Zac’s parents always suspected he had a talent for music. He hummed when he was playing, eating, and falling asleep; he hummed in the car and in the bathroom. When Julie or Doug asked about the tune, Zac would cite the background music he had heard earlier in a restaurant or store or on a commercial—music Julie and Doug hadn’t even noticed. He had an excellent sense of pitch and a good singing voice. Lena and Josh warbled their way through the Russian songs Lena taught the boys; Zac was the only one to hit the notes. Julie often wrangled Zac into sitting next to Josh and singing into his ears to help him stay on key.
Despite his seemingly natural gift, Julie and Doug could never pin Zac down long enough for him to develop it. Music classes at school repulsed him. As he would later recall, nothing sounded right. The other kids’ singing was erratic; the piano was out of tune. When Julie began homeschooling the boys, she tried to integrate music into the curriculum, but Zac hated it. He fidgeted when sight-reading music or singing from hymnals. He couldn’t be bothered to learn about the history of music or classical composers.
Zac’s lack of interest frustrated Julie and Doug. Music, they felt, was a place Zac could excel—a route for him to develop a talent of his own. Julie and Doug took Zac to a music store before Christmas and tried to entice him into asking for an instrument. No dice. Someone gave him a toy piano, and his parents bought him a toy electric guitar. Neither took.

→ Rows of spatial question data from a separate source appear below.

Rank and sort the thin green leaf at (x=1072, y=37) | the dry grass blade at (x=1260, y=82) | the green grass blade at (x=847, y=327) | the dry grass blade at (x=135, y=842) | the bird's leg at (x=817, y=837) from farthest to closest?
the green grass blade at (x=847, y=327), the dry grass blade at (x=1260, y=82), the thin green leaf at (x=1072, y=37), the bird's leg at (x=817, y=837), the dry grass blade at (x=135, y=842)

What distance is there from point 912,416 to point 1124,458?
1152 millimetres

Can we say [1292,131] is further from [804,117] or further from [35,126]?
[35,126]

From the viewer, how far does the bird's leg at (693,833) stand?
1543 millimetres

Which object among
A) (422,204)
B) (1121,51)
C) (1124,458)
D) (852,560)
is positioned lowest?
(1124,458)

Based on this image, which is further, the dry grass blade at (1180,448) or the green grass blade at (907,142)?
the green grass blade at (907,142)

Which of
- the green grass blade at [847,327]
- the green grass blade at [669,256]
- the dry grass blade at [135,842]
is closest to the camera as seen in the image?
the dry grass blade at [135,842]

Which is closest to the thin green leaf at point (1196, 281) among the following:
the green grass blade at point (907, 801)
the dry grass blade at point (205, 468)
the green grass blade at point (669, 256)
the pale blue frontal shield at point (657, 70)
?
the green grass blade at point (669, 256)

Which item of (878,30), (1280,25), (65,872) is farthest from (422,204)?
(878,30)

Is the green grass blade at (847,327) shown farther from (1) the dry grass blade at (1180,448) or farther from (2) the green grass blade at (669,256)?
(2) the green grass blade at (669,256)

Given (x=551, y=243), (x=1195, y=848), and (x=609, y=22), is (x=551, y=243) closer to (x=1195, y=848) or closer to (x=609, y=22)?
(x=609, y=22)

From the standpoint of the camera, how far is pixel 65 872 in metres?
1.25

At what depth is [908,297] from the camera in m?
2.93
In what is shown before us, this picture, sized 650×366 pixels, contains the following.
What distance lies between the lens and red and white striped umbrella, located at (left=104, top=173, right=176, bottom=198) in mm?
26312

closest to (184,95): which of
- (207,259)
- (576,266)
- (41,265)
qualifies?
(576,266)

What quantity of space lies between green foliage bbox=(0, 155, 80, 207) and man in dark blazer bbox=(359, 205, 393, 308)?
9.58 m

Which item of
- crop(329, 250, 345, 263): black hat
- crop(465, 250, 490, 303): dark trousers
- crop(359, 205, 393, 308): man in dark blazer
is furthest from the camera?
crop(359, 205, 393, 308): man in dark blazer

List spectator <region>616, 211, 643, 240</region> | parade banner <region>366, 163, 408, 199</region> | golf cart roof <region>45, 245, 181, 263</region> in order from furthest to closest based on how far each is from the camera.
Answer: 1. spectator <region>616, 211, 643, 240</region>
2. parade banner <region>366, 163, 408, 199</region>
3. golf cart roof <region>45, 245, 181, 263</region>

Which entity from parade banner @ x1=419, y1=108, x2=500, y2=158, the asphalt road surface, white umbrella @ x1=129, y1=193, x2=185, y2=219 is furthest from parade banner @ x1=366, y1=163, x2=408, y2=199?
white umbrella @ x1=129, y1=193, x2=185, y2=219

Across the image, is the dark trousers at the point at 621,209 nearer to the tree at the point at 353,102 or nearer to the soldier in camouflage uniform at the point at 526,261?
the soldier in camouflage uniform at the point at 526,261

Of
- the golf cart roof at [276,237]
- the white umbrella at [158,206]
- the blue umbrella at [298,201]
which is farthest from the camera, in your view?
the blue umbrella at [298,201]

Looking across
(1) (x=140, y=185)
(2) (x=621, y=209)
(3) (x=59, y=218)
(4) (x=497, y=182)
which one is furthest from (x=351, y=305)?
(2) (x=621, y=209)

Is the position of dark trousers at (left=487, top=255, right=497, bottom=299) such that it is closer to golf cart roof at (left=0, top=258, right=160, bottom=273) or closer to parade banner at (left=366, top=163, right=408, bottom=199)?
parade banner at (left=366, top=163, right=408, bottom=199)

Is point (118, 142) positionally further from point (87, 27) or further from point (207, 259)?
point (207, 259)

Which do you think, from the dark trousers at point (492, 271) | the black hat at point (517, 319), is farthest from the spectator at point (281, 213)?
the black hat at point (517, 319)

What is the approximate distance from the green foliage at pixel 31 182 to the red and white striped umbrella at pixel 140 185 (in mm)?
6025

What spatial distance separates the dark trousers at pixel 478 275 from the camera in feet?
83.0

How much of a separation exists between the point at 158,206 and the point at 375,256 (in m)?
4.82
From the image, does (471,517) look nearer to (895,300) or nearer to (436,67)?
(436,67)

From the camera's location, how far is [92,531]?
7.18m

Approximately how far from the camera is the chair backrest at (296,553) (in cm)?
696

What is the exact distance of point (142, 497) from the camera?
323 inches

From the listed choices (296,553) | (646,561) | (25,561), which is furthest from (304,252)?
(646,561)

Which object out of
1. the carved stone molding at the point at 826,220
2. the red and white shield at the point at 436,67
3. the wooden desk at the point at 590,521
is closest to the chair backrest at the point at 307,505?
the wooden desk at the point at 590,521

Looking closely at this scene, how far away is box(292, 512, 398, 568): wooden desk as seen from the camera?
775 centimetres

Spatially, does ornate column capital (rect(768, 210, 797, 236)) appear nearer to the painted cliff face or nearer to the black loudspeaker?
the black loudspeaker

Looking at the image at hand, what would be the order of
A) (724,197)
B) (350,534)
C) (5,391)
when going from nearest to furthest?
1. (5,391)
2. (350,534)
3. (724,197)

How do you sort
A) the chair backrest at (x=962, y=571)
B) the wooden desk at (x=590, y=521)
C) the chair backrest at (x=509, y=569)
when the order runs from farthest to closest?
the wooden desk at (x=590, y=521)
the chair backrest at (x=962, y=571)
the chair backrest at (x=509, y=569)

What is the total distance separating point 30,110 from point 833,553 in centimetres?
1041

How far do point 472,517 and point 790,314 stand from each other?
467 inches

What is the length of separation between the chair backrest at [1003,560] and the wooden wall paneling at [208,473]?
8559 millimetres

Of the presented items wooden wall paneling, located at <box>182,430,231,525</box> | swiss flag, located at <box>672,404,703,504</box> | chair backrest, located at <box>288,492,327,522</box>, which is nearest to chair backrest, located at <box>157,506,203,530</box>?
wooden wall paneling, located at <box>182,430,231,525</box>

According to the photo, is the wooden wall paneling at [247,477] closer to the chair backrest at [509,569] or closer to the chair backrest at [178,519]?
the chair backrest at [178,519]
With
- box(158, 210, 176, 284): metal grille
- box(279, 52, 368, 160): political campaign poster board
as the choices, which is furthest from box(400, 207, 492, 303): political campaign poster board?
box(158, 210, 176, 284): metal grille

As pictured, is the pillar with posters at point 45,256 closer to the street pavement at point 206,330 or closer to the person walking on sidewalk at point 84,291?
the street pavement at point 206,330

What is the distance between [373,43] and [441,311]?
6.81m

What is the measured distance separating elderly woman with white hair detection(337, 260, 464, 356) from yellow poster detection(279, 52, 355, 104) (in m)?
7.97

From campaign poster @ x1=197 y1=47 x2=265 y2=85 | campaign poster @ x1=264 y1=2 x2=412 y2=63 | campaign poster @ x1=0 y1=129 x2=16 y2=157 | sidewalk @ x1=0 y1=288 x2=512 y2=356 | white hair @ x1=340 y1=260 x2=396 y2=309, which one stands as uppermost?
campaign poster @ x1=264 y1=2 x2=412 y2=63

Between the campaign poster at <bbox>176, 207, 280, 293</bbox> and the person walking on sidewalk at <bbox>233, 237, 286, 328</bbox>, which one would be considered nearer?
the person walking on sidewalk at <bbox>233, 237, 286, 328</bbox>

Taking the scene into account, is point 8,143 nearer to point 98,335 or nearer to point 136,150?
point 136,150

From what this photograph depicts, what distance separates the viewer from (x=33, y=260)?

Zac flitted from activity to activity. If any project or pursuit lasted long, he lost interest. One year, Josh and Zac set out to build a large fort in a ravine, but Zac abandoned the project. Doug occasionally built model cars with Zac, who would help out at first but then leave Doug to finish the models alone. Zac and Josh joined a Bible quiz group, and Josh diligently memorized verses while Zac struggled to put in five to ten minutes a day. When Josh began devoting hundreds of hours to more complex pieces of art as a teenager, Zac watched TV and played video games. His parents suspected he had at least a borderline case of ADHD.
If there was fun to be had, though, Zac was in the thick of it. He was at the heart of every group; he emerged from every activity with a new best friend. He passed long afternoons gaming or playing Ping-Pong with friends, and he issued a constant stream of invitations to the Tiessen home, always looking for someone to hang out with.
Until the day Zac slammed his head against a church floor. After that, he was different.
It happened when Zac was thirteen.
Zac’s church youth group meeting ended, and most of the kids headed out to the foyer to wait for their rides. Zac and some of the others tracked down a few empty appliance boxes they had used as part of a game during the meeting. He and his buddies flattened one out. They took turns lifting it and jumping over it, raising the makeshift hurdle a bit higher each time.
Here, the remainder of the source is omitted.